» Problem description
Every record needs to be set down again without a single difference.

START Material shown

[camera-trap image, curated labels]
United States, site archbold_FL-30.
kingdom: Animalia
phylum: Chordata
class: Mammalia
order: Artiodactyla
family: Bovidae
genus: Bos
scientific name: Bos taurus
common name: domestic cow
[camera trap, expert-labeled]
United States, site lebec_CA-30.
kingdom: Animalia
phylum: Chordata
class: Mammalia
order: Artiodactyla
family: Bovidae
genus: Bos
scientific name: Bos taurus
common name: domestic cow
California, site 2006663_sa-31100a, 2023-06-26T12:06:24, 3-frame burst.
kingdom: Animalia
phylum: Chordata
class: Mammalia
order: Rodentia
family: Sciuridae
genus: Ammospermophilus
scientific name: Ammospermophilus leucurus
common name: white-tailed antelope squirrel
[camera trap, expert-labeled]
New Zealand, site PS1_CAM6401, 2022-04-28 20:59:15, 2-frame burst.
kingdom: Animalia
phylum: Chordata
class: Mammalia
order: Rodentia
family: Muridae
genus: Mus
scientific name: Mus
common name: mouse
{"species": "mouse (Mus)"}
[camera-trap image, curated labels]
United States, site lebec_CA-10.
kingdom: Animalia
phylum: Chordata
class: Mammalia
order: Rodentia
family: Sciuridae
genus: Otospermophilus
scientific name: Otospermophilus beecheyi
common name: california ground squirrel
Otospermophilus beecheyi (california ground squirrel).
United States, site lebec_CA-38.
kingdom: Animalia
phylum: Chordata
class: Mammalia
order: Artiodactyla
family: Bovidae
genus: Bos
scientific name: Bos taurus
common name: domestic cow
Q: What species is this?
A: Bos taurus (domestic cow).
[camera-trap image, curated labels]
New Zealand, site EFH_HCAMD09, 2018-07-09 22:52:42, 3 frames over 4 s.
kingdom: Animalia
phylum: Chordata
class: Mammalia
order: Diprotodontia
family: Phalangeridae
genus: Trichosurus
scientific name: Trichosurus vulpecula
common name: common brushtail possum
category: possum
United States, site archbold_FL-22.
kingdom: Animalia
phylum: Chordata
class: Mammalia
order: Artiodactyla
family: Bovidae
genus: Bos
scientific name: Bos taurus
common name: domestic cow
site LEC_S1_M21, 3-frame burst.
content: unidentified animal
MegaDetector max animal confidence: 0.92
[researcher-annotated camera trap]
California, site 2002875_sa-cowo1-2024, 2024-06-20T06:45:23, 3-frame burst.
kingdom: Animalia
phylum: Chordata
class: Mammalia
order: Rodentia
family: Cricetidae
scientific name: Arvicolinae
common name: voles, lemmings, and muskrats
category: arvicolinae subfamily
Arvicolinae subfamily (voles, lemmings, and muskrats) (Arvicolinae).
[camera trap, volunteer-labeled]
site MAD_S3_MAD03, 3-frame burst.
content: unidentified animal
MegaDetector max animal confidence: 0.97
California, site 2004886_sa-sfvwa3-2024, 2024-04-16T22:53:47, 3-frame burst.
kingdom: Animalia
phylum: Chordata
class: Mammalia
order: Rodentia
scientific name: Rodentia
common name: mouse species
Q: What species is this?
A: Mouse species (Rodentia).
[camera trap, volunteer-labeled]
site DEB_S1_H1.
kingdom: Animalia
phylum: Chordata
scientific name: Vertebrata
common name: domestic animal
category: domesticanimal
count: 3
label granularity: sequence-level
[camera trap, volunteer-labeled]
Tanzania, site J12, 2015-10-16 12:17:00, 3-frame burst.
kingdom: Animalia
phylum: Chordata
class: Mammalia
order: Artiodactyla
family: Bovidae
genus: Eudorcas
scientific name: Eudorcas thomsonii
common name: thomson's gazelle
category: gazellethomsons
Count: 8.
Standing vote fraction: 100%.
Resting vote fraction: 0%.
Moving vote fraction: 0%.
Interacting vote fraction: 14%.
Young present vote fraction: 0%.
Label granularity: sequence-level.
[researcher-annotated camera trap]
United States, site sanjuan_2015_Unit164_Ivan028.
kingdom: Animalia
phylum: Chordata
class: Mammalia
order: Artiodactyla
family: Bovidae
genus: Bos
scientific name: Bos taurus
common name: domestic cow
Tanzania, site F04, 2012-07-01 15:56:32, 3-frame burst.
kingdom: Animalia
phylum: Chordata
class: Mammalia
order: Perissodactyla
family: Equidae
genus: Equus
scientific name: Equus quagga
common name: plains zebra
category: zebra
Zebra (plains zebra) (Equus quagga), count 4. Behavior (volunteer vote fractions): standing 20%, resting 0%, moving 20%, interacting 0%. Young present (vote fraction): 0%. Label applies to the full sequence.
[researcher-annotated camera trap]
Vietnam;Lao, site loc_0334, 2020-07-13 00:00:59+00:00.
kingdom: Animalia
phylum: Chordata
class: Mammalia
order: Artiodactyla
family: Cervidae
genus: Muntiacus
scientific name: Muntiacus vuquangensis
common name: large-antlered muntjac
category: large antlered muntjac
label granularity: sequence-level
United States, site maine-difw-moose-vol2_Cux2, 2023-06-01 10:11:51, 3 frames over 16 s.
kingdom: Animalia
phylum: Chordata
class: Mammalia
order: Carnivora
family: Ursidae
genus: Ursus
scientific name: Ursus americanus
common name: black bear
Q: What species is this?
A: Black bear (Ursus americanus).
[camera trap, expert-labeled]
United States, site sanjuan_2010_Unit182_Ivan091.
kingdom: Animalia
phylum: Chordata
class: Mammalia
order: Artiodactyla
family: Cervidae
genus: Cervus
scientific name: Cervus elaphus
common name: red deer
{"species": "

END Material shown

» Task output
[camera-trap image, curated labels]
United States, site archbold_FL-30.
kingdom: Animalia
phylum: Chordata
class: Mammalia
order: Artiodactyla
family: Bovidae
genus: Bos
scientific name: Bos taurus
common name: domestic cow
[camera trap, expert-labeled]
United States, site lebec_CA-30.
kingdom: Animalia
phylum: Chordata
class: Mammalia
order: Artiodactyla
family: Bovidae
genus: Bos
scientific name: Bos taurus
common name: domestic cow
California, site 2006663_sa-31100a, 2023-06-26T12:06:24, 3-frame burst.
kingdom: Animalia
phylum: Chordata
class: Mammalia
order: Rodentia
family: Sciuridae
genus: Ammospermophilus
scientific name: Ammospermophilus leucurus
common name: white-tailed antelope squirrel
[camera trap, expert-labeled]
New Zealand, site PS1_CAM6401, 2022-04-28 20:59:15, 2-frame burst.
kingdom: Animalia
phylum: Chordata
class: Mammalia
order: Rodentia
family: Muridae
genus: Mus
scientific name: Mus
common name: mouse
{"species": "mouse (Mus)"}
[camera-trap image, curated labels]
United States, site lebec_CA-10.
kingdom: Animalia
phylum: Chordata
class: Mammalia
order: Rodentia
family: Sciuridae
genus: Otospermophilus
scientific name: Otospermophilus beecheyi
common name: california ground squirrel
Otospermophilus beecheyi (california ground squirrel).
United States, site lebec_CA-38.
kingdom: Animalia
phylum: Chordata
class: Mammalia
order: Artiodactyla
family: Bovidae
genus: Bos
scientific name: Bos taurus
common name: domestic cow
Q: What species is this?
A: Bos taurus (domestic cow).
[camera-trap image, curated labels]
New Zealand, site EFH_HCAMD09, 2018-07-09 22:52:42, 3 frames over 4 s.
kingdom: Animalia
phylum: Chordata
class: Mammalia
order: Diprotodontia
family: Phalangeridae
genus: Trichosurus
scientific name: Trichosurus vulpecula
common name: common brushtail possum
category: possum
United States, site archbold_FL-22.
kingdom: Animalia
phylum: Chordata
class: Mammalia
order: Artiodactyla
family: Bovidae
genus: Bos
scientific name: Bos taurus
common name: domestic cow
site LEC_S1_M21, 3-frame burst.
content: unidentified animal
MegaDetector max animal confidence: 0.92
[researcher-annotated camera trap]
California, site 2002875_sa-cowo1-2024, 2024-06-20T06:45:23, 3-frame burst.
kingdom: Animalia
phylum: Chordata
class: Mammalia
order: Rodentia
family: Cricetidae
scientific name: Arvicolinae
common name: voles, lemmings, and muskrats
category: arvicolinae subfamily
Arvicolinae subfamily (voles, lemmings, and muskrats) (Arvicolinae).
[camera trap, volunteer-labeled]
site MAD_S3_MAD03, 3-frame burst.
content: unidentified animal
MegaDetector max animal confidence: 0.97
California, site 2004886_sa-sfvwa3-2024, 2024-04-16T22:53:47, 3-frame burst.
kingdom: Animalia
phylum: Chordata
class: Mammalia
order: Rodentia
scientific name: Rodentia
common name: mouse species
Q: What species is this?
A: Mouse species (Rodentia).
[camera trap, volunteer-labeled]
site DEB_S1_H1.
kingdom: Animalia
phylum: Chordata
scientific name: Vertebrata
common name: domestic animal
category: domesticanimal
count: 3
label granularity: sequence-level
[camera trap, volunteer-labeled]
Tanzania, site J12, 2015-10-16 12:17:00, 3-frame burst.
kingdom: Animalia
phylum: Chordata
class: Mammalia
order: Artiodactyla
family: Bovidae
genus: Eudorcas
scientific name: Eudorcas thomsonii
common name: thomson's gazelle
category: gazellethomsons
Count: 8.
Standing vote fraction: 100%.
Resting vote fraction: 0%.
Moving vote fraction: 0%.
Interacting vote fraction: 14%.
Young present vote fraction: 0%.
Label granularity: sequence-level.
[researcher-annotated camera trap]
United States, site sanjuan_2015_Unit164_Ivan028.
kingdom: Animalia
phylum: Chordata
class: Mammalia
order: Artiodactyla
family: Bovidae
genus: Bos
scientific name: Bos taurus
common name: domestic cow
Tanzania, site F04, 2012-07-01 15:56:32, 3-frame burst.
kingdom: Animalia
phylum: Chordata
class: Mammalia
order: Perissodactyla
family: Equidae
genus: Equus
scientific name: Equus quagga
common name: plains zebra
category: zebra
Zebra (plains zebra) (Equus quagga), count 4. Behavior (volunteer vote fractions): standing 20%, resting 0%, moving 20%, interacting 0%. Young present (vote fraction): 0%. Label applies to the full sequence.
[researcher-annotated camera trap]
Vietnam;Lao, site loc_0334, 2020-07-13 00:00:59+00:00.
kingdom: Animalia
phylum: Chordata
class: Mammalia
order: Artiodactyla
family: Cervidae
genus: Muntiacus
scientific name: Muntiacus vuquangensis
common name: large-antlered muntjac
category: large antlered muntjac
label granularity: sequence-level
United States, site maine-difw-moose-vol2_Cux2, 2023-06-01 10:11:51, 3 frames over 16 s.
kingdom: Animalia
phylum: Chordata
class: Mammalia
order: Carnivora
family: Ursidae
genus: Ursus
scientific name: Ursus americanus
common name: black bear
Q: What species is this?
A: Black bear (Ursus americanus).
[camera trap, expert-labeled]
United States, site sanjuan_2010_Unit182_Ivan091.
kingdom: Animalia
phylum: Chordata
class: Mammalia
order: Artiodactyla
family: Cervidae
genus: Cervus
scientific name: Cervus elaphus
common name: red deer
{"species": "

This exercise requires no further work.